● Data for analysis
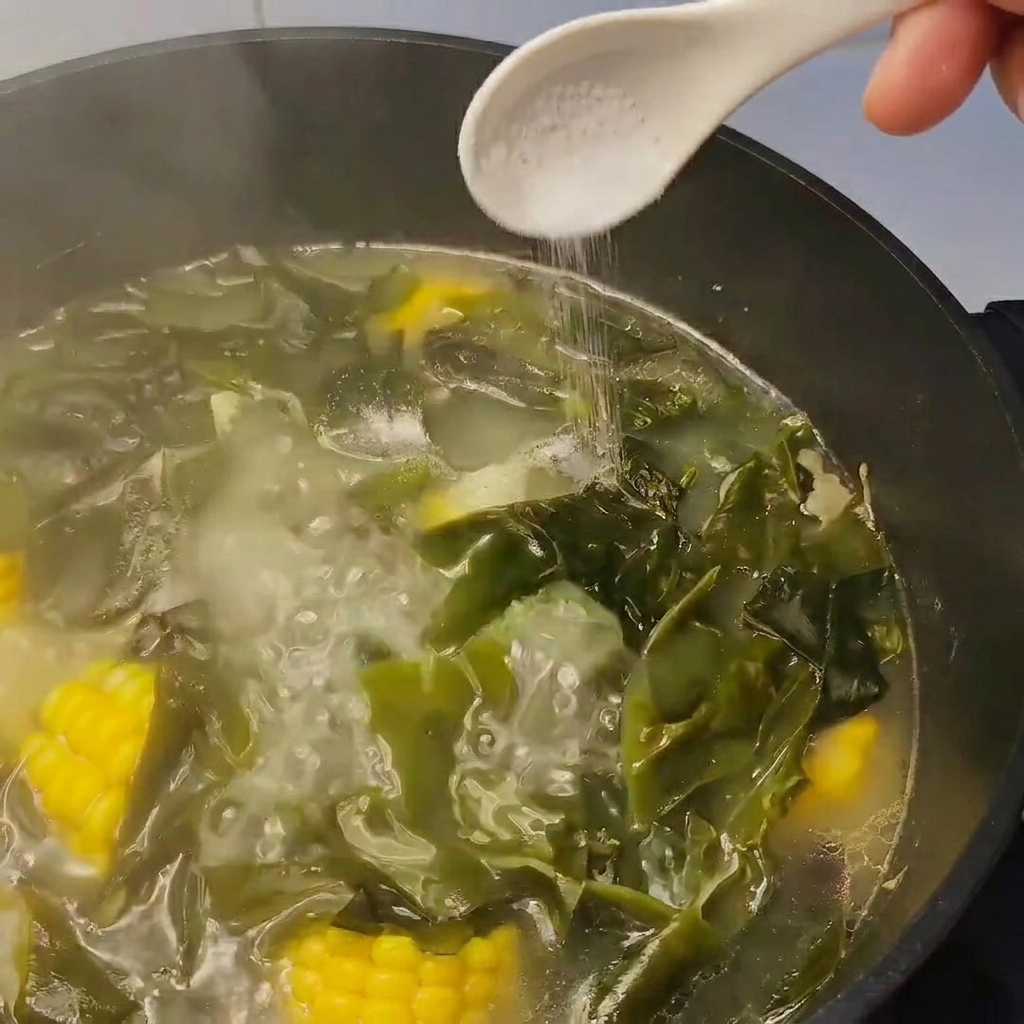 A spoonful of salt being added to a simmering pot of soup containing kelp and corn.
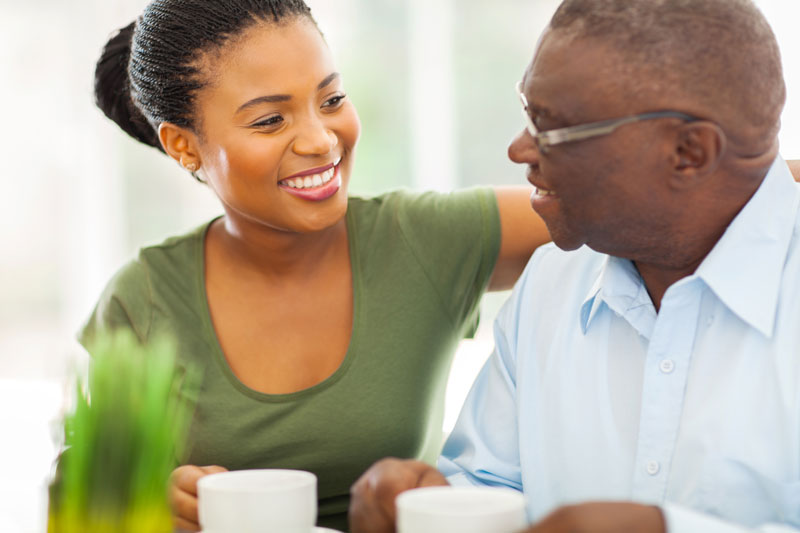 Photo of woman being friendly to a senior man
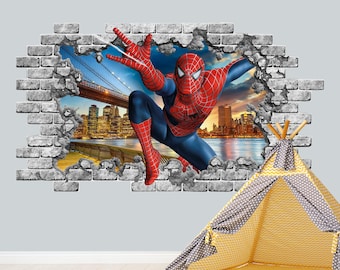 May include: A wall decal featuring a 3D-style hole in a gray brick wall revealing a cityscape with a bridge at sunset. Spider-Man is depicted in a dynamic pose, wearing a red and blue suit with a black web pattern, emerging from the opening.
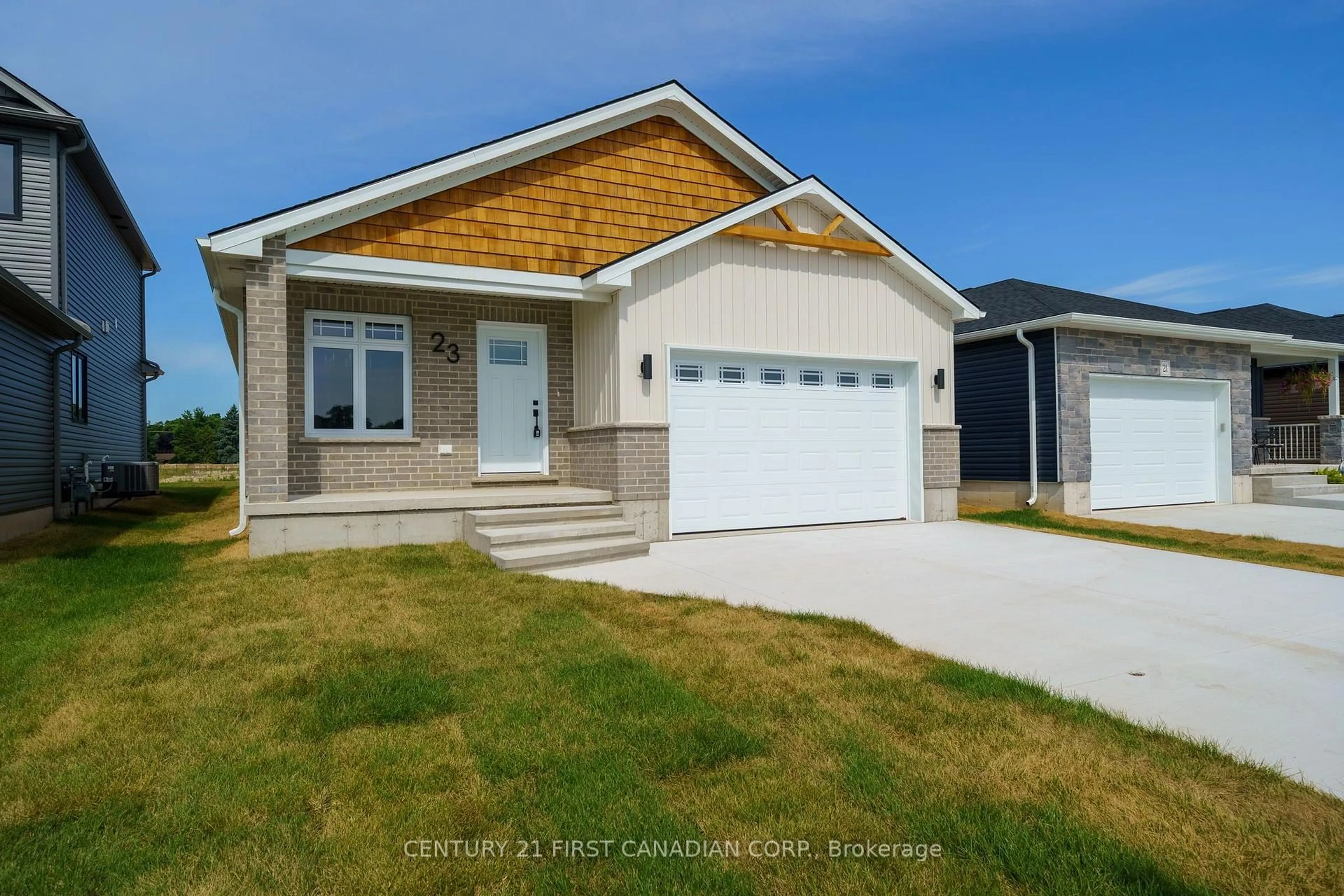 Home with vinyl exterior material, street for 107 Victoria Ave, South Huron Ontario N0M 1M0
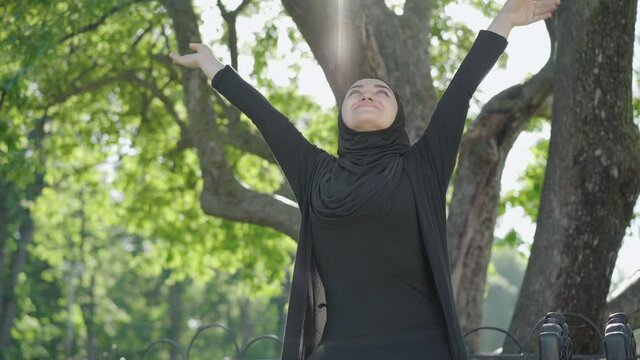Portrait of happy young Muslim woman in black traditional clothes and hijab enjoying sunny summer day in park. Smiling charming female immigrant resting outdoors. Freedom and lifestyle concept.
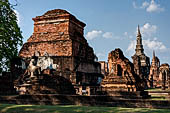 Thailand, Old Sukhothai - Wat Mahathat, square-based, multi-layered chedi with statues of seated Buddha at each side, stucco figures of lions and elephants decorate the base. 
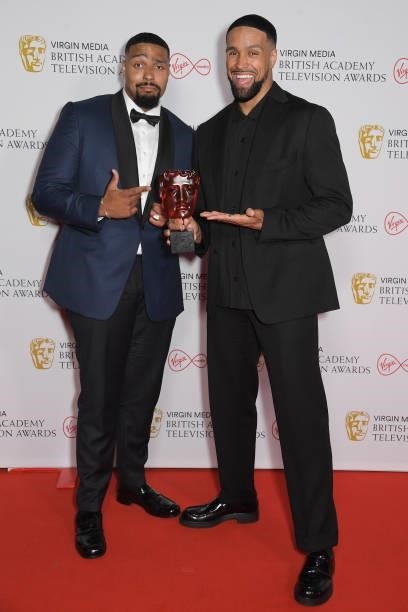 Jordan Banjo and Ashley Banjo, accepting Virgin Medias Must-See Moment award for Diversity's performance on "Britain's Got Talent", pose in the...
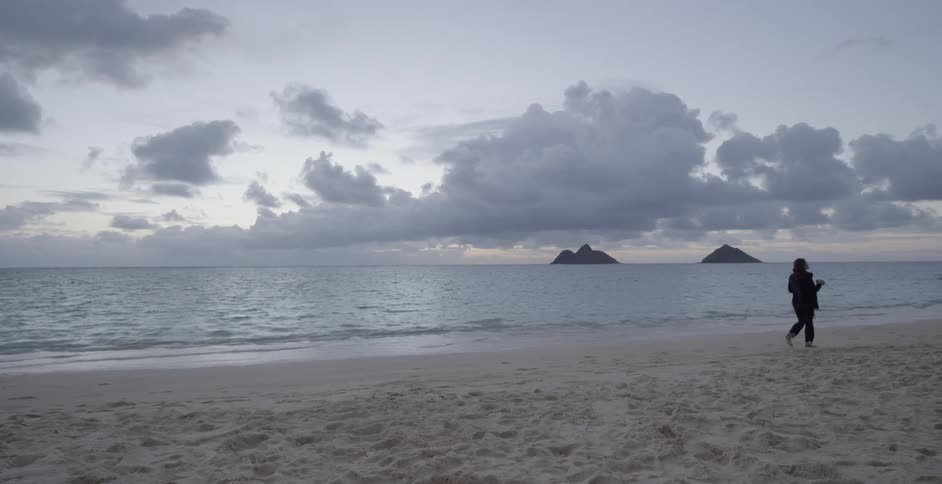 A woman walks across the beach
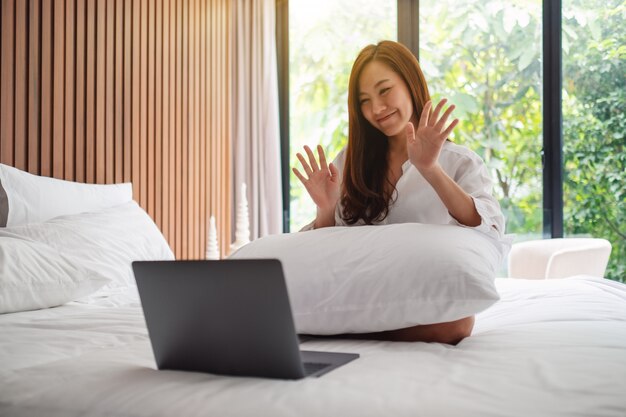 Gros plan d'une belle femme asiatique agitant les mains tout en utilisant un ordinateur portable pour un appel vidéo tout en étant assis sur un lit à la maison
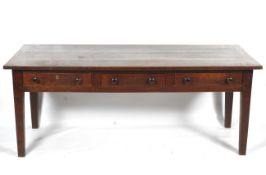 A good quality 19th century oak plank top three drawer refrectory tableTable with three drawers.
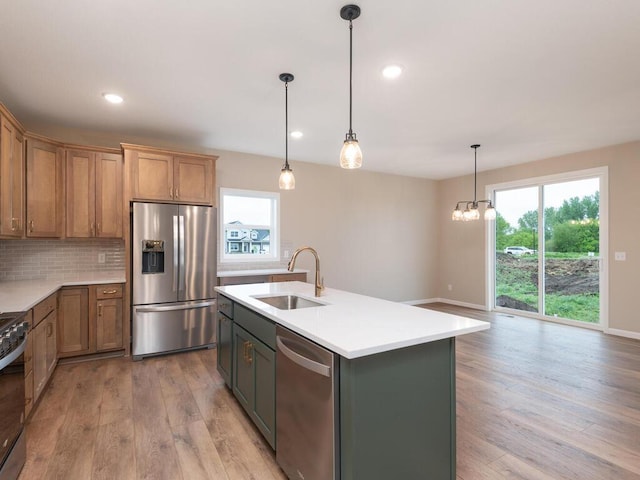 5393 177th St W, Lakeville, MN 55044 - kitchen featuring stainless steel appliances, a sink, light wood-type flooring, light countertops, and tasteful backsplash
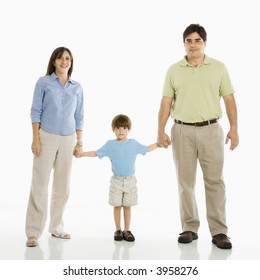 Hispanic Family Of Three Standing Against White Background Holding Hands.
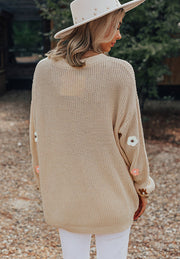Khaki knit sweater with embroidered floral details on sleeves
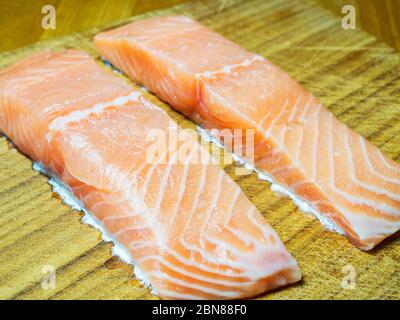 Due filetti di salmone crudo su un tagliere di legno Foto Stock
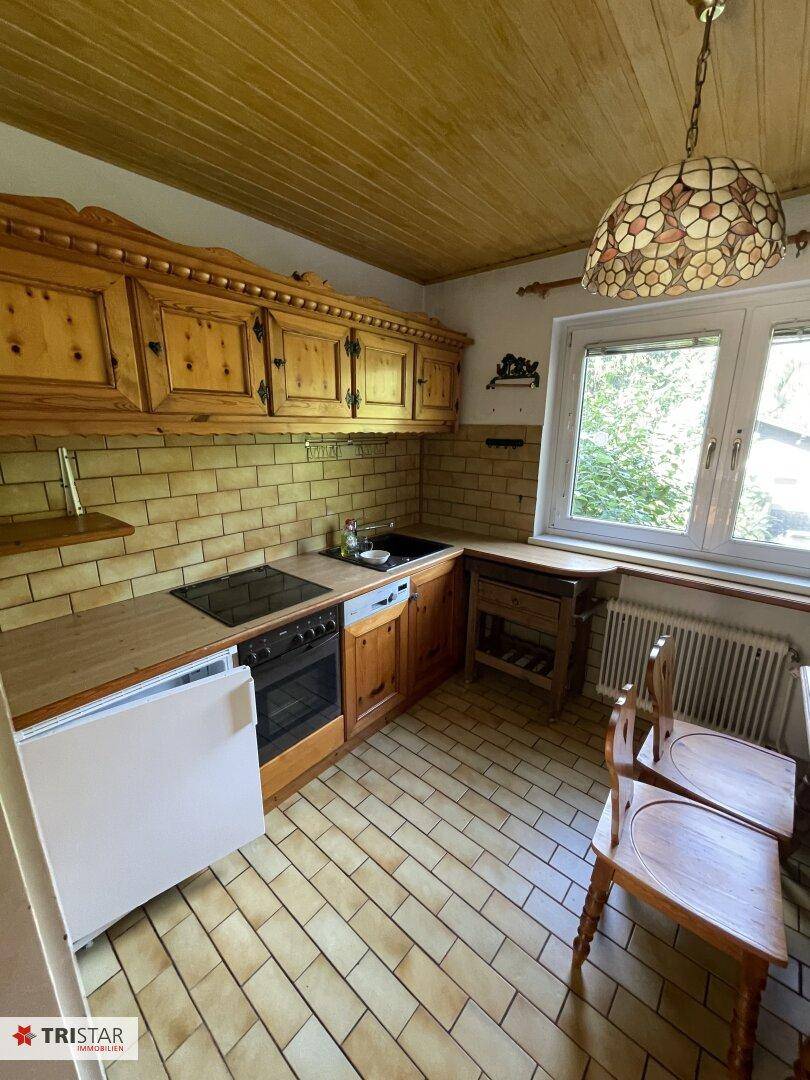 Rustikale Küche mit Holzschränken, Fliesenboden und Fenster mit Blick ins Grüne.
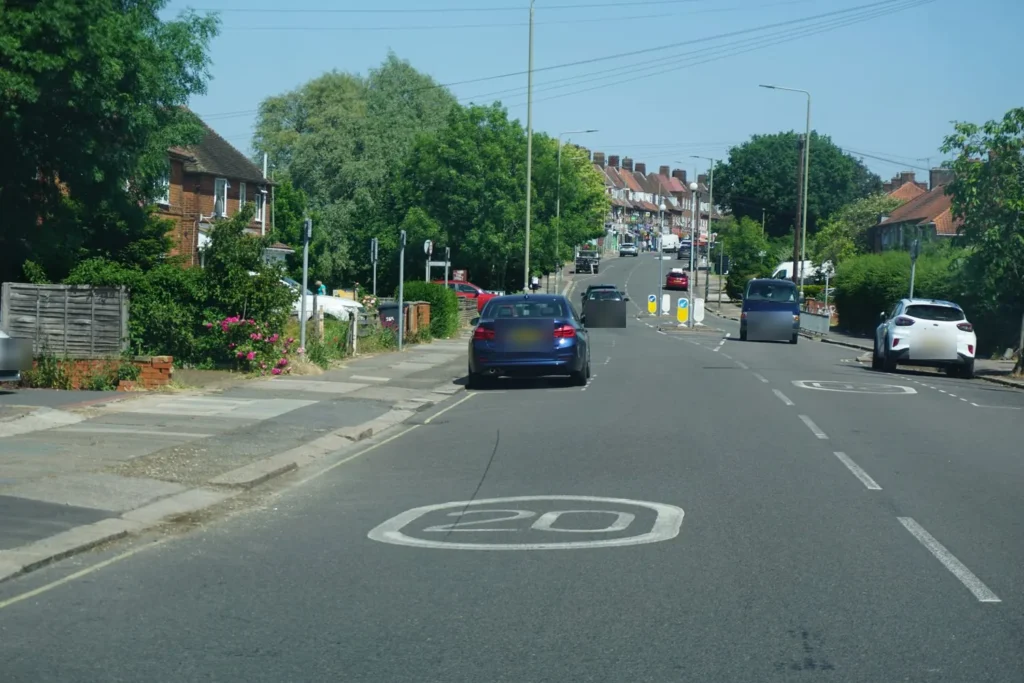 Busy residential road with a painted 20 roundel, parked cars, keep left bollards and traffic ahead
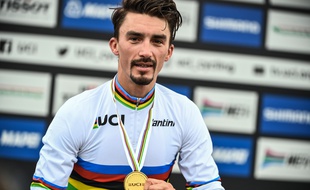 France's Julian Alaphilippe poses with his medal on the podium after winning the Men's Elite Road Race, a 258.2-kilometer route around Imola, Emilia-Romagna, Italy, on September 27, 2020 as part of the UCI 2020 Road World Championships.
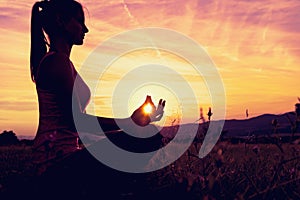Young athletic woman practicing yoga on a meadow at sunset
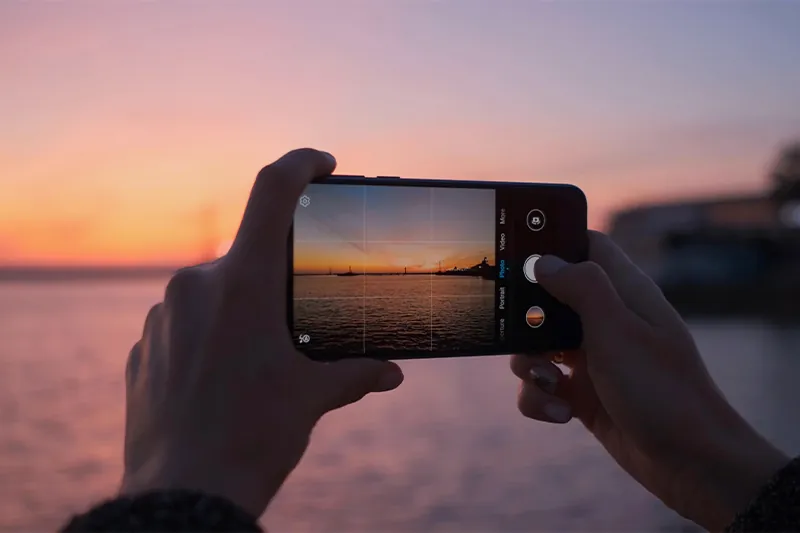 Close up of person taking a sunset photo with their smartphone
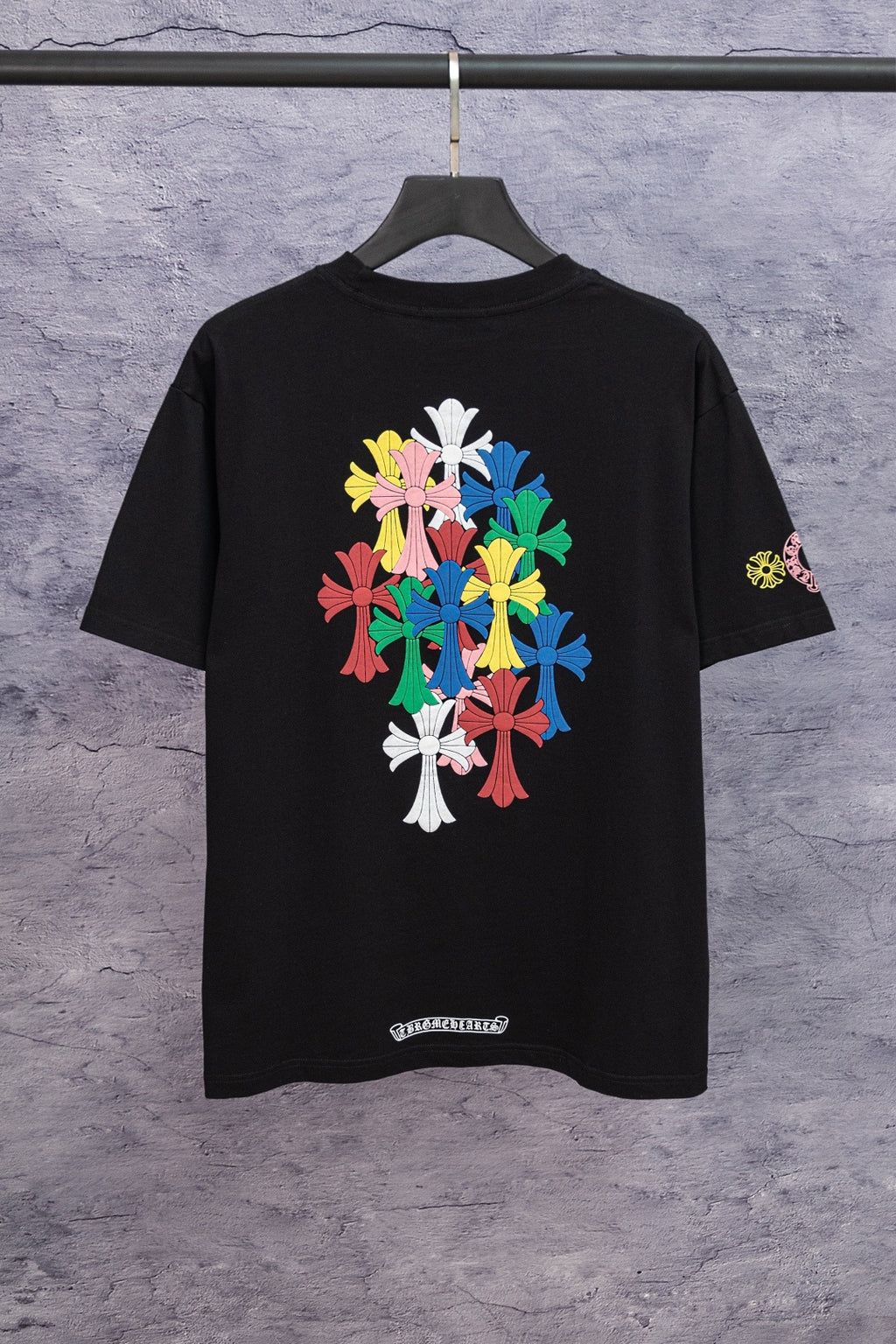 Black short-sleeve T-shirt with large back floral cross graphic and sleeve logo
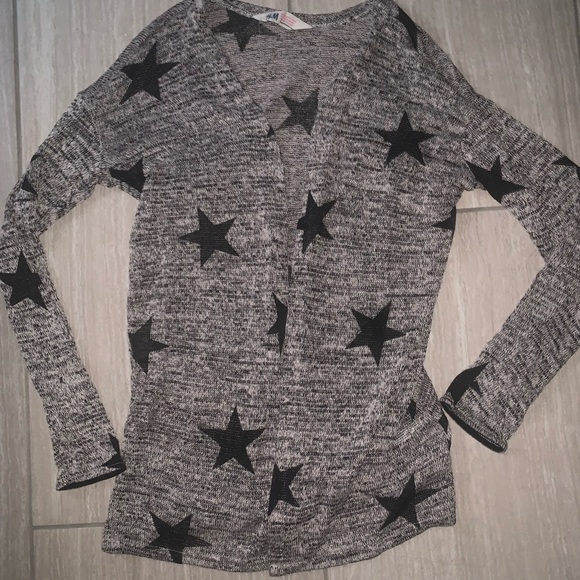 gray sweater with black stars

● Assignment
Beginning with the first line of the entries above, repeat each line word for word until the line with "Photo of woman" has been given too. Omit the pictures.

● Result of the exercise
 A spoonful of salt being added to a simmering pot of soup containing kelp and corn.
 Photo of woman being friendly to a senior man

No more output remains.